See Works, 36.378 [n/a], and Works, 36.349 [n/a] for Giambattista Lorenzi's book, Monumenti per servire alla storia del Palazzo Ducale dal 1253 al 1600 (Venice: Visentini, 1868), dedicated to Ruskin.
The size, more than 300 rooms, and complexity of the Archivio in Venice is something which Cadorin (1838) stressed and illustrated. Shayne Mitchell ‘‘Swimming in a Godola’: The Rawdon Brown Archive in the National Archives at Kew’ in Griffiths and Law (2005) p.111 draws attention to the lack of a catalogue for the archives. There is no evidence in the notebooks that Ruskin himself worked in the archives, and it seems unlikely that he could have found, in the time available, the resources and evidence he needed.
Moreover the lay-out of his quotations at Notebook M2 p.61 and Notebook M2 p.62 from Chronicles ‘from the Correr Museum’ suggests someone copying from passages collected and prepared for him in advance, presumably by Rawdon Brown and Lorenzi.
There are references, which are presumably to Rawdon Brown, at Notebook M p.ii, 124L and 124, 197L; Notebook M2 p.4L, 35, 72, 105L.
There are references to Lorenzi at Notebook M2 p.45, 48, 55.
There are references to ‘Valet’, perhaps Antonio Valmarana, Rawdon Brown’s valet and companion over many years, at Notebook M p.112 and House Book 1 p.12L, and in a similar context to ‘the Gondolier’ at House Book 1 p.10.

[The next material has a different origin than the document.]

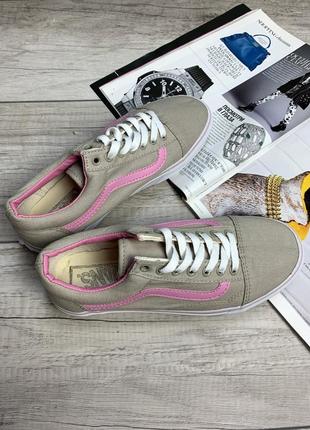 Vans old skool girly серые/розовые кеды вэнс, сірі рожеві кеди венс6 фото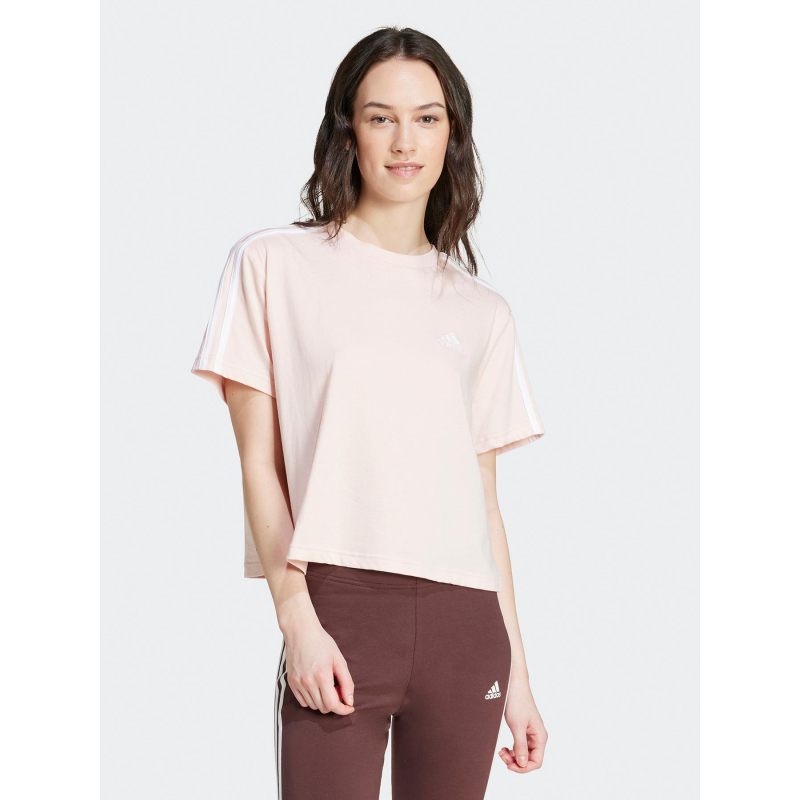 T-shirt crop 3 bandes rose femme - Adidas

Two letters of this period from Ruskin to Rawdon Brown in the Cavendish-Bentinck collection (BL Add. 36304), in addition to the one transcribed at Works, 36.106f [n/a], illustrate something of the relationship between Ruskin and Rawdon Brown and his circle, one apparently from December 23rd 1849 and related to Notebook M p.102, the other after Ruskin’s return to England.